Among the lawsuits piling up against Equifax Inc. stemming from the massive data breach that put approximately 143 million consumers’ data at risk are proposed class actions filed by investors who say the credit reporting agency broke securities laws.
Investors, who have filed suits in federal court in New York and Georgia, allege that the agency failed to protect its data systems and thus made false statements in recent financial statements about the soundness of its cybersecurity.
Investors say that the Equifax’s misinformation artificially inflated its stock price.
After the breach was publicly revealed on Sept. 7, Equifax’s stock price plunged from about $142 per share to about $118. According to court papers, as of July, Equifax had about 120 million outstanding shares.
Among the plaintiffs who have filed investor suits are the Shareholders Foundation, which filed suit last week in the U.S. District Court for the Northern District of Georgia; and investors Robert Brock and Patrick Groover, who filed in the U.S. District Court for the Southern District of New York on Sept. 15 and Sept. 18, respectively.
Gerald Silk, a partner at New York’s Bernstein Litowitz Berger & Grossman who is not involved with the suits, said that under the Private Securities Litigation Reform Act, the cases will be consolidated and a lead plaintiff with the most investor losses will be appointed in that action.
Silk also said, though, that at this point the lawyers in these cases have wide-ranging investigations ahead of them.
“The investigations right now are focused on connecting the dots to the senior-level people and, in particular, the people who were making statements to investors about the quality of the company’s controls, their safety procedures and things like that,” he said.

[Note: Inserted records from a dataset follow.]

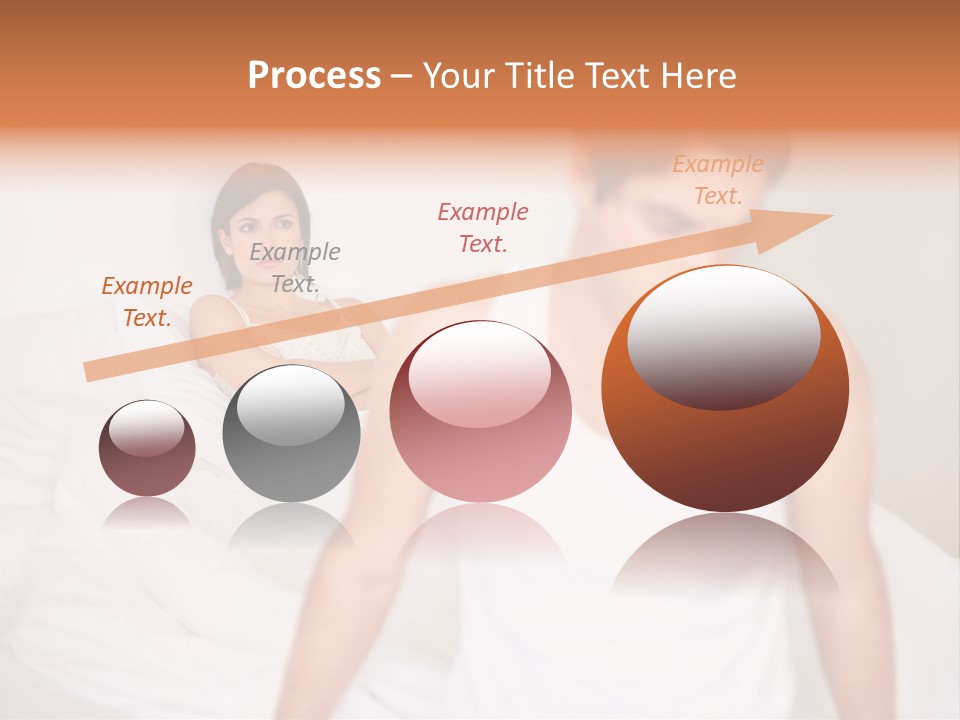 Process – Your Title Text Here

Example Text.

Example Text.

Example Text.

Example Text.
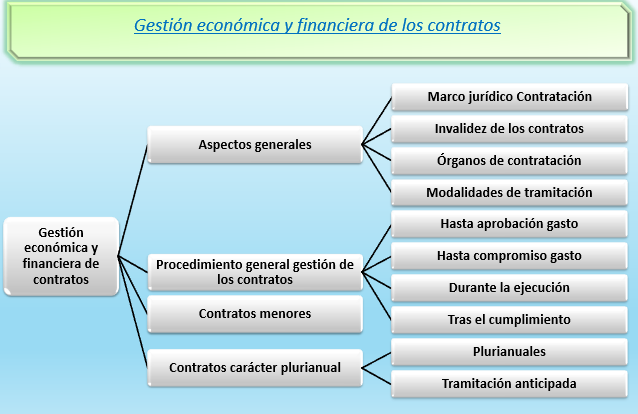 Gestión económica y financiera de los contratos

Gestión económica y financiera de contratos

Aspectos generales

Marco jurídico Contratación

Invalidez de los contratos

Órganos de contratación

Modalidades de tramitación

Procedimiento general gestión de los contratos

Hasta aprobación gasto

Hasta compromiso gasto

Durante la ejecución

Tras el cumplimiento

Contratos menores

Contratos carácter plurianual

Plurianuales

Tramitación anticipada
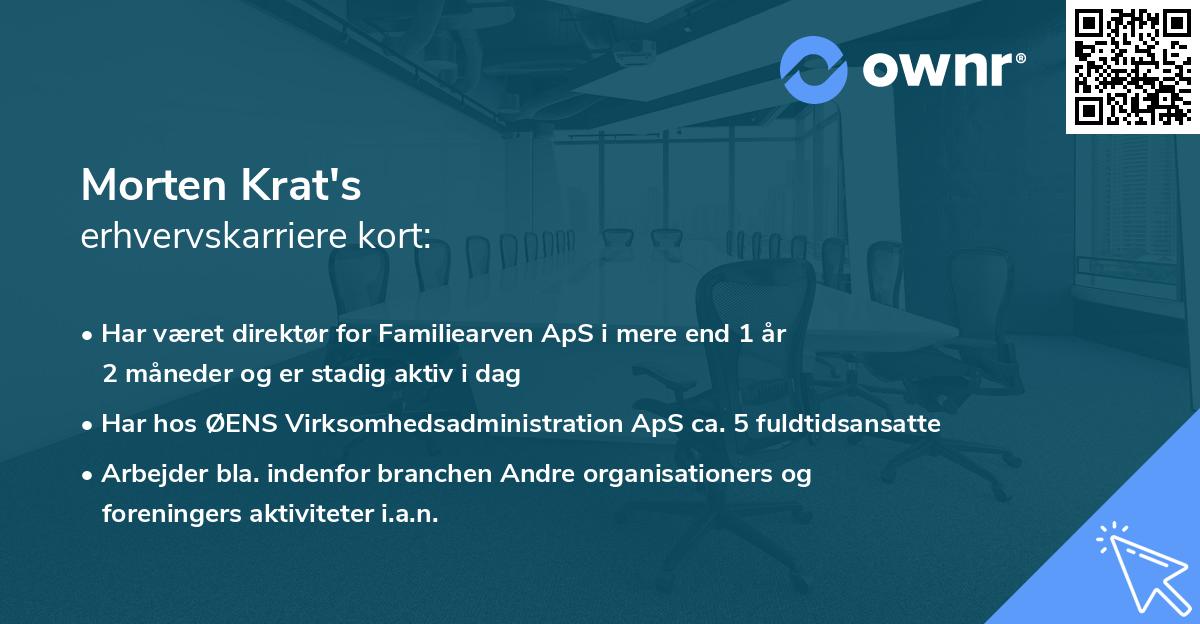 ownr®

Morten Krat's
erhvervskarriere kort:

• Har været direktør for Familiearven ApS i mere end 1 år 2 måneder og er stadig aktiv i dag

• Har hos ØENS Virksomhedsadministration ApS ca. 5 fuldtidsansatte

• Arbejder bla. indenfor branchen Andre organisationers og foreningers aktiviteter i.a.n.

In the weeks since the breach, which put consumers’ names, Social Security numbers, birthdays and addresses at risk, legal challenges against Equifax have been gathering on multiple fronts.
Consumers have filed class actions alleging violations of the Fair Credit Reporting Act, the Federal Trade Commission has announced that it would launch a probe into the matter and two-thirds of state attorneys general have signed onto a letter expressing concern over how the company has treated customers who have sought to safeguard their credit histories.
As of Monday, more than 70 class actions had been filed against Equifax. Phyllis Sumner of King & Spalding has been tapped to serve as lead defense counsel for the company.
The growing list of plaintiffs includes veteran short-seller Carson Block, who, in a suit filed in the U.S. District Court for the Northern District of California, said he seeks damages of at least $500,000 for the “stress, nuisance and annoyance” of dealing with issues stemming from the breach.
Last week, a team of attorneys representing consumers led by John Yanchunis of Morgan & Morgan and former Georgia Gov. Roy Barnes filed to consolidate class actions in the Northern District of Georgia.
Among the defendants named in investors’ suits is John Gamble, Equifax’s chief financial officer who is a named party in the investors’ suits, and two other agency executives sold off $1.8 billion worth of stock in the agency just days after the company learned it had been hacked.
Two Dorsey & Whitney partners said in a blog post published on Sept. 15 on Harvard Law School’s Forum on Corporate Governance and Financial Regulation that, while all of the facts on the executives dumping their stocks are not yet public, the situation raises “fundamental questions,” such as whether or not Equifax’s insider trading rules required that the executives obtain approval before they sold their shares.
Amanda Bronstad and R. Robin McDonald contributed to this report.